## Short problem A
List each line of the records below that contains the string "there". Matching is case-sensitive.

## Source excerpt
○ ○ ○

Chabab Riadhi Baladiyat Aïn Fakroun (), known as CRB Aïn Fakroun or simply CRBAF for short, is an Algerian football club located in Aïn Fakroun in Oum El Bouaghi Province. The club was founded in 1947 and its team colours are  black and white. Their home stadium, Stade Abderrahmane Allag, has a capacity of 9,000 spectators. The club is currently playing in the Ligue Nationale du Football Amateur.

History
In 2011, CRB Aïn Fakroun beat ESC Tadjenanet 1–0 in the regional tour of the Algerian Cup. However, they failed to qualify for the round of 32 after losing out on penalties to JS Djijel.

In the 2012–13 season, CRB Aïn Fakroun finished first in the 2012–13 Algerian Ligue Professionnelle 2 to gain promotion to the Algerian Ligue Professionnelle 1 for the first time in its history.

○ ○ ○

## Short problem B
According to the article on CRB Aïn Fakroun above, how many spectators can the club's home stadium hold?

## Information supplied
○ ○ ○

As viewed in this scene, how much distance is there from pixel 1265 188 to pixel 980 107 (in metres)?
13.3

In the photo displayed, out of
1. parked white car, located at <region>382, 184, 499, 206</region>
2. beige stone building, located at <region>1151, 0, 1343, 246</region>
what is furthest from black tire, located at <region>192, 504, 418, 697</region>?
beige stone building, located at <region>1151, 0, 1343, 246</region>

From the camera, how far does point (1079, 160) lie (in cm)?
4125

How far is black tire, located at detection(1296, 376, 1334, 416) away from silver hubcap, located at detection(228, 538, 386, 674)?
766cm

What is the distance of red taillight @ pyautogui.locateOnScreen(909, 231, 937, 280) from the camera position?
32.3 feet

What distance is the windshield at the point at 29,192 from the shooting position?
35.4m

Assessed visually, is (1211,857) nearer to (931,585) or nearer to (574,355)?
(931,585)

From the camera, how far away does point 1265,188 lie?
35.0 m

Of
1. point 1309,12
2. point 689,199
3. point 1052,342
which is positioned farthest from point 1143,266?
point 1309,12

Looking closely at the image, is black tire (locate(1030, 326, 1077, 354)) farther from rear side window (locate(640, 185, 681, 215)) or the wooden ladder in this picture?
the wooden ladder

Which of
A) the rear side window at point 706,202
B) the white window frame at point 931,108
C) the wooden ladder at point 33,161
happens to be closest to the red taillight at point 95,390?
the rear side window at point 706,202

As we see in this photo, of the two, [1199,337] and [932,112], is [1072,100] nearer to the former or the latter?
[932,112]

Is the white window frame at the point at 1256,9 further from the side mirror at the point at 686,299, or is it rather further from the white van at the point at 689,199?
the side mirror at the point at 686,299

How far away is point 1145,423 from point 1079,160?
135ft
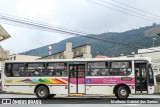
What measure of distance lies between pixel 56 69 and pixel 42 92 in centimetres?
199

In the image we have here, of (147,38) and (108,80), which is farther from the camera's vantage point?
(147,38)

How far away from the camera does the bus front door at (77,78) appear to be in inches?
970

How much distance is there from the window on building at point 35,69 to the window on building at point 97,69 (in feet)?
11.5

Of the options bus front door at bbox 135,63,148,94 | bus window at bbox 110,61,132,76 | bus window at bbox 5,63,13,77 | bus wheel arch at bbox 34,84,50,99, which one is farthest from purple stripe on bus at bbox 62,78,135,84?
bus window at bbox 5,63,13,77

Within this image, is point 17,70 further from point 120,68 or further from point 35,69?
point 120,68

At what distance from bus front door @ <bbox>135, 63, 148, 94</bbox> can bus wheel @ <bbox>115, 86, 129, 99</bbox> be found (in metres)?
0.71

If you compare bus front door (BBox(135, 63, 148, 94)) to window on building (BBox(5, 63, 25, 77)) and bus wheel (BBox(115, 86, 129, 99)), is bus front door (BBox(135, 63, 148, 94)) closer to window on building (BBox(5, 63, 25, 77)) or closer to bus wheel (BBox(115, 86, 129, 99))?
bus wheel (BBox(115, 86, 129, 99))

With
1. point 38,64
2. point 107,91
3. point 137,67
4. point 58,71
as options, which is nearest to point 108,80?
point 107,91

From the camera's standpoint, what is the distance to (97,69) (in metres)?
24.7

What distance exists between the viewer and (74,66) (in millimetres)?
25062

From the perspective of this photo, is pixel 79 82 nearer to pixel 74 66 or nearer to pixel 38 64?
pixel 74 66

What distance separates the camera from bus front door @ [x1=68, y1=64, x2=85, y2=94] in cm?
2464

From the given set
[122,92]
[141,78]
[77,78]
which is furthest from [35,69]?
[141,78]

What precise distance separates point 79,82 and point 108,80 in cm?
210
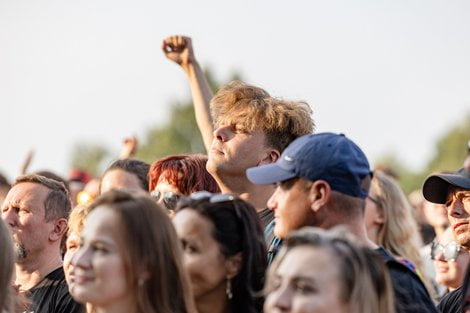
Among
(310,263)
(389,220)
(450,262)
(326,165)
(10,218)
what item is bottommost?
(450,262)

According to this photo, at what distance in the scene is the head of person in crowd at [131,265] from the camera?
534 cm

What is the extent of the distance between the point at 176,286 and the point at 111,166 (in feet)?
11.4

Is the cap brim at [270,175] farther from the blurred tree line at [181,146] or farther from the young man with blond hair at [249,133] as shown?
the blurred tree line at [181,146]

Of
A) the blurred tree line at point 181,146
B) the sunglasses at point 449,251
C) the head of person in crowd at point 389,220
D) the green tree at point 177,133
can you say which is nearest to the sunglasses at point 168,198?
the head of person in crowd at point 389,220

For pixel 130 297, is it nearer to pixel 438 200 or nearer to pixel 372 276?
pixel 372 276

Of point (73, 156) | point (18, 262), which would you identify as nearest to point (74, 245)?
point (18, 262)

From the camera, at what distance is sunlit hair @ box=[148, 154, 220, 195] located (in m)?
7.56

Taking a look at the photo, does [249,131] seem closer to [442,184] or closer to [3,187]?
[442,184]

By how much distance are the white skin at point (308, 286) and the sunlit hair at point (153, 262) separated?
25.5 inches

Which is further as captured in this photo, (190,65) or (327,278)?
(190,65)

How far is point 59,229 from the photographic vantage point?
8.35 meters

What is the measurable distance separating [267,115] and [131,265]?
1984 mm

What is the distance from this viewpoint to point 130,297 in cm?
544

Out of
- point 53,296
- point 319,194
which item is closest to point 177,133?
point 53,296
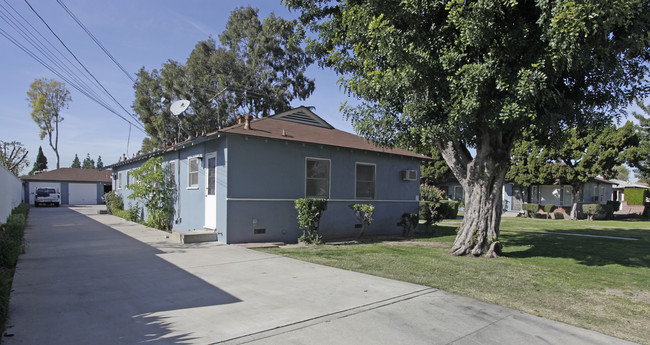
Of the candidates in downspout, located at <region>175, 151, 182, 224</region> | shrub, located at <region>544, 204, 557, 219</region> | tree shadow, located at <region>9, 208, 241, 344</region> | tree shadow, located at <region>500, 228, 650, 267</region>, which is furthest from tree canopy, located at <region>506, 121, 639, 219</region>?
tree shadow, located at <region>9, 208, 241, 344</region>

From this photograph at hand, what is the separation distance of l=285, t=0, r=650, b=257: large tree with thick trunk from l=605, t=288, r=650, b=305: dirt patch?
2.97 meters

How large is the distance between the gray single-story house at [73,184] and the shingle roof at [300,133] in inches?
1389

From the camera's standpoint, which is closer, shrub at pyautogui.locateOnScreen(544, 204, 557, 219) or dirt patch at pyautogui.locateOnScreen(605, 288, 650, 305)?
dirt patch at pyautogui.locateOnScreen(605, 288, 650, 305)

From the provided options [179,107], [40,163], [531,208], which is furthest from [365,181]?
[40,163]

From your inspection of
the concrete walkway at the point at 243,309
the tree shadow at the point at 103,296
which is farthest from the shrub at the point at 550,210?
the tree shadow at the point at 103,296

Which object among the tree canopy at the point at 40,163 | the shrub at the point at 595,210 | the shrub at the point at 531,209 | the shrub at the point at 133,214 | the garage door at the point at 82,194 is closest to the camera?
the shrub at the point at 133,214

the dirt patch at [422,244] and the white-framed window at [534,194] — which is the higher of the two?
the white-framed window at [534,194]

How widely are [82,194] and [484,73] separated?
43958mm

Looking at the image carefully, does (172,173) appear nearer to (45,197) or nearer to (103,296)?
(103,296)

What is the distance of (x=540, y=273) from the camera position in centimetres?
736

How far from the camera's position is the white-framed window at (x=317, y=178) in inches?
478

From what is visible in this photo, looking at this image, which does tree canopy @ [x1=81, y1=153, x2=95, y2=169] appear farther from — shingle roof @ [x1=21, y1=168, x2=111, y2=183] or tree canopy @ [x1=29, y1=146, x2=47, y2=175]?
shingle roof @ [x1=21, y1=168, x2=111, y2=183]

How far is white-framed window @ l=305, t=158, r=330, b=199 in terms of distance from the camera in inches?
478

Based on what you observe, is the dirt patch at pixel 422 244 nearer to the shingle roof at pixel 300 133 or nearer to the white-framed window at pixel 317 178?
the white-framed window at pixel 317 178
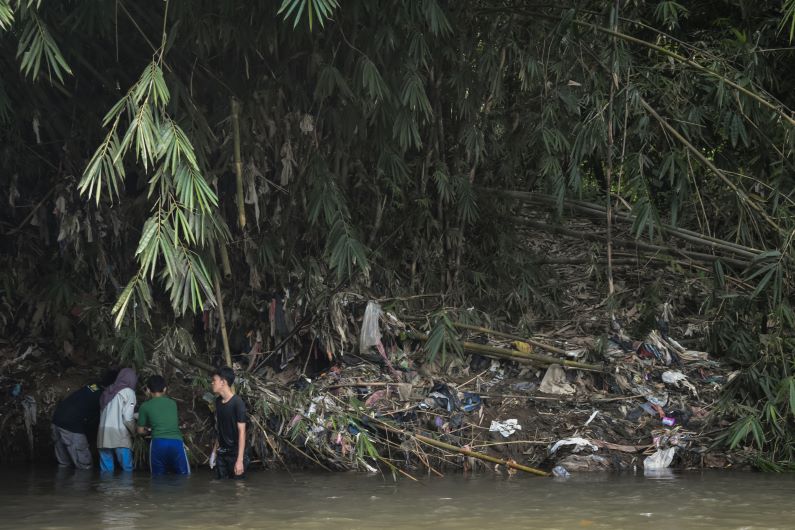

○ ○ ○

## Worked answer A
As viewed in this scene, how much distance is there from pixel 1265 188 to pixel 980 107 (in metres)?
How much distance is there from the window on building at point 35,69 to the window on building at point 97,69 (in feet)?

## Worked answer B
Stade Abderrahmane Allag has a capacity of 9,000 spectators.